Hey, what's the rush?
Taiwan is moving ahead with plans to build its own submarines, with an initial design to be completed by the year-end, after lengthy delays in getting eight vessels under a 2001 U.S. defense deal and as China's navy expands rapidly.
Seven months ago they were pondering the notion. Now they will have a plan by the end of the year. The initial design, anyway. Perhaps a general view scribbled on a napkin?
The new article says that Taiwan judges China will be capable of invading Taiwan by 2020.
This article says the subs will be ready by ... when?
Military officials here recently said Taiwan will build its four of its own 1,500-tonne displacement diesel-electric attack submarines by 2025, with a budget of about NT$150 billion (US$4.9 billion).
Ah, four by 2025. Five years after Taiwan judges China capable of invading Taiwan.
I'm sure that schedule of building a new type of weapons system won't slip at all.

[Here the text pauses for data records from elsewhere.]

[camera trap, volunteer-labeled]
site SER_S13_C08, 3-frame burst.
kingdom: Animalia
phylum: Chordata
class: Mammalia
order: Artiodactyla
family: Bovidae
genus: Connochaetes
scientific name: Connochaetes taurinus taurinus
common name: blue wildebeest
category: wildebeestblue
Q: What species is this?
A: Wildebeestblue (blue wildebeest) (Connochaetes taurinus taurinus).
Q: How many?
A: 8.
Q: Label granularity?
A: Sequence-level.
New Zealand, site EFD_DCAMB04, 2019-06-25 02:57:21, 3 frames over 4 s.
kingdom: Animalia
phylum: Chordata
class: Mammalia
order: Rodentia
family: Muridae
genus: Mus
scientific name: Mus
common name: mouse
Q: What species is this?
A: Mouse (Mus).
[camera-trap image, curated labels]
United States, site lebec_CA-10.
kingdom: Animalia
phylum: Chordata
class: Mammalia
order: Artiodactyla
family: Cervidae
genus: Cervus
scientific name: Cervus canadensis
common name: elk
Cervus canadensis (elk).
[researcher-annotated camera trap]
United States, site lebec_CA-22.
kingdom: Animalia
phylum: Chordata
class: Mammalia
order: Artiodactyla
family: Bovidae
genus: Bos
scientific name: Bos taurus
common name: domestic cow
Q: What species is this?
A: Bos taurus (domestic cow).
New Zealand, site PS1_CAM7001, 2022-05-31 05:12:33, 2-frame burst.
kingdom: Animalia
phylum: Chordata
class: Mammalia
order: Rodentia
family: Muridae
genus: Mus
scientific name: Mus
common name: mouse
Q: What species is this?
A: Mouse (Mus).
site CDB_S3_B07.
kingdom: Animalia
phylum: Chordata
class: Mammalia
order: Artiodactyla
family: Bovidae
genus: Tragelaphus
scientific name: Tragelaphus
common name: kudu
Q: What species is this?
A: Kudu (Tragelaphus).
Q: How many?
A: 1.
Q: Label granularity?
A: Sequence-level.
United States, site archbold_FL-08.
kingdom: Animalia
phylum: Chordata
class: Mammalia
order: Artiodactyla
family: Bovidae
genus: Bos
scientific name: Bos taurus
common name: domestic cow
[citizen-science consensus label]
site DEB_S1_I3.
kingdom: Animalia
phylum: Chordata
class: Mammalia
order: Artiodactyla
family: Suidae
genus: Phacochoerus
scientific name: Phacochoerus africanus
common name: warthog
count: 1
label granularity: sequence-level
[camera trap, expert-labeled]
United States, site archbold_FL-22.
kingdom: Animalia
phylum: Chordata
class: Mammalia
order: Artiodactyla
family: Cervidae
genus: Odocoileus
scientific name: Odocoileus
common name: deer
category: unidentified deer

And assuming Taiwan has any submarine expertise left by then.
Taiwan just doesn't seem to have a sense of urgency on this issue. Or about any other defense issue, it seems, despite the lengthening military shadow that China has been casting over that island democracy.
UPDATE: Taiwan still uses their World War II subs. But I assume they really are only used for training as I've read in the past despite the article's focus on their staus as active subs in Taiwan's fleet considering this information:
The navy is planning to spend more than Tw$800 million ($26.35 million) to overhaul one of the old subs next year.
Both will get new hulls as they are currently unable to dive more than 20 metres (66 feet) -- less than a tenth of their design depth -- due to warped pressure hulls and metal fatigue.
So Taiwan really just has two subs dating from the 1980s for combat missions.
On the bright side, rebuilding the hulls will be good practice for building all new subs.